--- Document extract Enclosed Below ---
Editor’s Note: In April 2016, Glenn Lowry, long-time director of New York’s world-renowned Museum of Modern Art, joined CNN Style as guest editor. He commissioned a series of powerful stories on the theme of migration.
Sean Anderson is associate curator within the Department of Architecture and Design of MoMA New York.
Today, between 59 and 67.2 million refugees, asylum seekers and internally displaced persons are trapped in a state of temporary permanence.
Shouldered by hope and the unknown, individuals and families continue to find their way across states under siege, multiple borders, and into makeshift processing centers and camps. They often reach the edges of one continent or landmass in preparation for another journey. And there, they wait. Sometimes they’re imprisoned; more often they’re exposed to the elements and police actions.
Such passages, across treacherous seas and landscapes, are haunted by a dream of permanence, of shelter.
Architecture for security
Security has been defined as a global issue of increasing magnitude and complexity. From a need to establish safety to the desire for economic well-being, security has become a defining factor of contemporary architecture and the human condition.
Politicians, urban planners, environmentalists, terrorist groups and lawmakers have all used the issue of security to justify their actions and work.
While nations are being redefined by the unannounced arrival of millions, the effects of forced displacement continue to evolve through risk and violence in the name of security. It is troubling to see attempts at slowing down or preventing these arrivals through coercion, punishment. We are thus witness to competing interests when it comes to the definition of the refugee as human.
Architecture plays a fundamental role in redefining contemporary ethical agendas. Around the world, architects and designers are grappling with ideas to move beyond a conventional understanding of building to calculate how an individual’s mobility may also help bring about security.
We might call this an architecture of displacement. Here, scenes of flimsy boats filled with individuals, or a country’s border marked by a fences and guns should not be regarded as challenges to surpass or ignore, but as opportunities to reassess how and why we respond to the circulation of people today.
--- End of Enclosed Document extract ---
▶ **Exercise description**:
Can you rewrite everything from "Sean Anderson is" down to "of temporary permanence." in the passage on displacement and architecture, using "caught" in place of "trapped"? The listing after this point is unrelated to the passage on displacement and architecture.
--- Information supplied Enclosed Below ---
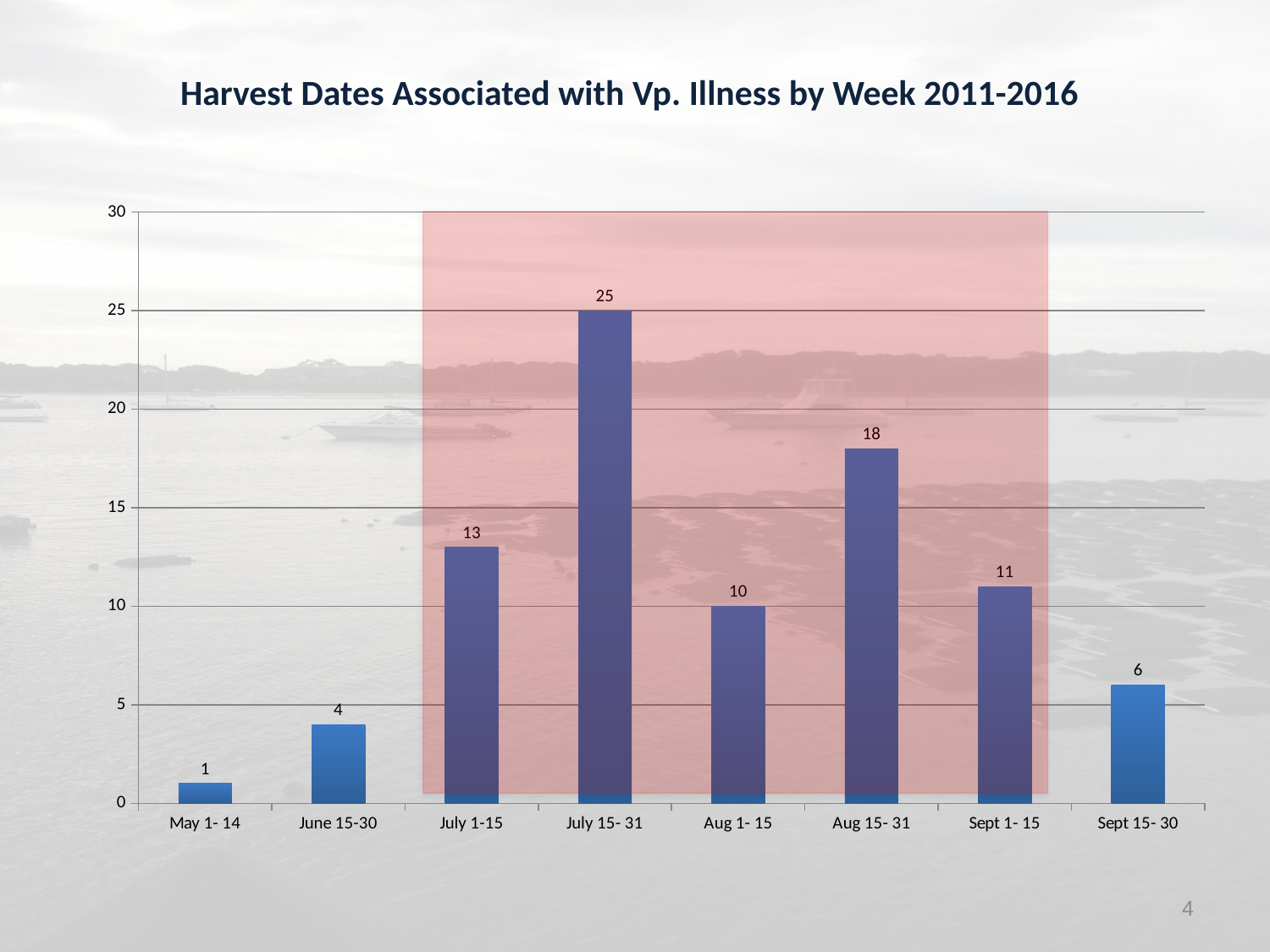
What is the difference between the values for July 15- 31 and Aug 1- 15? 15 Which is larger, the value for July 1-15 or the value for Sept 1- 15? July 1-15 What kind of chart is shown on the slide? bar chart What is the difference between the values for June 15-30 and May 1- 14? 3 What is the value for Aug 15- 31? 18 Which period has the lowest value? May 1- 14 What is the title of the chart? Harvest Dates Associated with Vp. Illness by Week 2011-2016 What is the value for July 15- 31? 25 What is the value for Sept 15- 30? 6 Is the value for Aug 15- 31 greater or less than 15? greater Which period has the highest value? July 15- 31 How many periods are shown on the x axis? 8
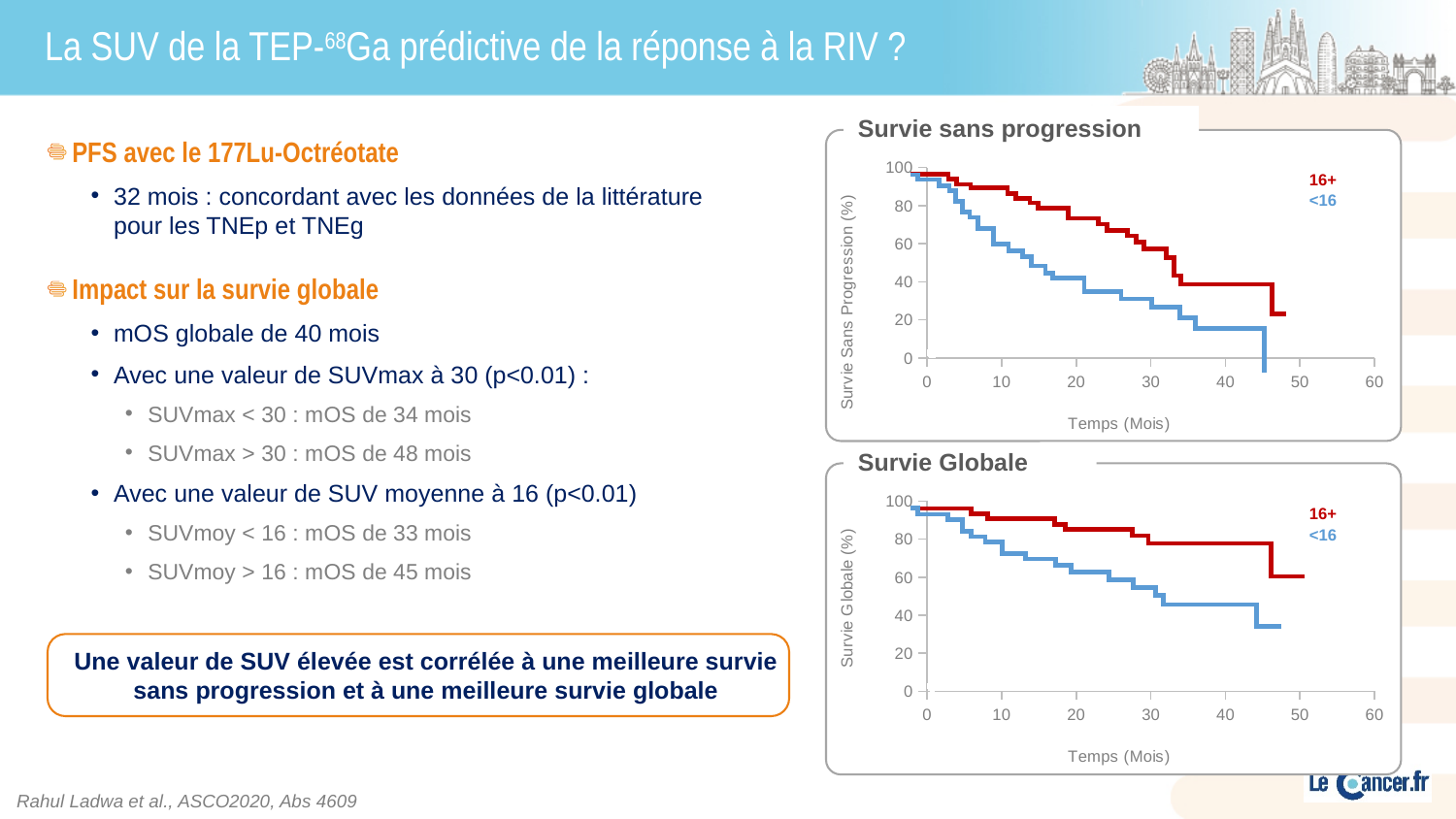
In the 'Survie sans progression' chart, is the value of the 16+ curve at 20 months greater or less than 60? greater What are the two series named in the legend of the 'Survie sans progression' chart? 16+ and <16 In the 'Survie sans progression' chart, is the value of the <16 curve at 20 months greater or less than 60? less In the 'Survie sans progression' chart, which series is higher at 30 months, 16+ or <16? 16+ What kind of chart is the 'Survie sans progression' chart? line chart In the 'Survie Globale' chart, is the value of the 16+ curve at 40 months greater or less than 60? greater How many series does the legend of the 'Survie Globale' chart list? 2 What is the x-axis title of the 'Survie Globale' chart? Temps (Mois) In the 'Survie Globale' chart, which series is higher at 20 months, 16+ or <16? 16+ In the 'Survie sans progression' chart, do the curves rise or fall as time increases along the x axis? fall In the 'Survie Globale' chart, which series ends at the lower survival value, 16+ or <16? <16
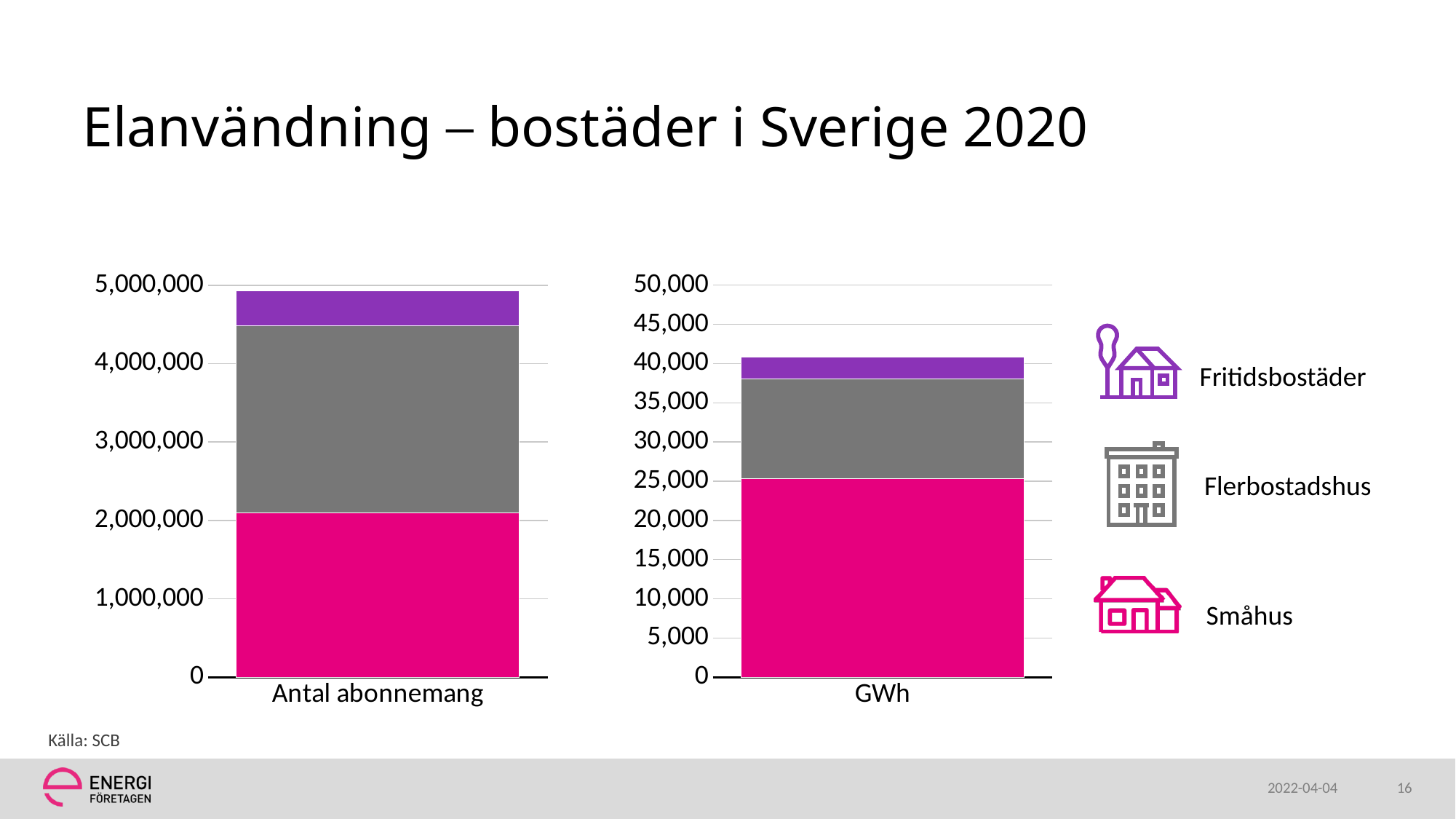
In the 'GWh' chart, which series has the smallest segment? Fritidsbostäder How many series does the legend list for the charts? 3 In the 'GWh' chart, which series has the largest segment? Småhus In the 'Antal abonnemang' chart, is the Småhus segment greater or less than 2,000,000? greater How many categories are shown on the x axis of the right chart labelled 'GWh'? 1 What kind of chart is the left chart labelled 'Antal abonnemang'? stacked bar chart In the 'GWh' chart, is the Småhus segment greater or less than 20,000? greater In the 'GWh' chart, is the total height of the stacked bar greater or less than 40,000? greater In the 'GWh' chart, which segment is larger: Småhus or Flerbostadshus? Småhus In the 'Antal abonnemang' chart, which series has the smallest segment? Fritidsbostäder Which colour represents Flerbostadshus in the charts? grey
--- End of Enclosed Information supplied ---
▶ **Response for this exercise**:
Sean Anderson is associate curator within the Department of Architecture and Design of MoMA New York.
Today, between 59 and 67.2 million refugees, asylum seekers and internally displaced persons are caught in a state of temporary permanence.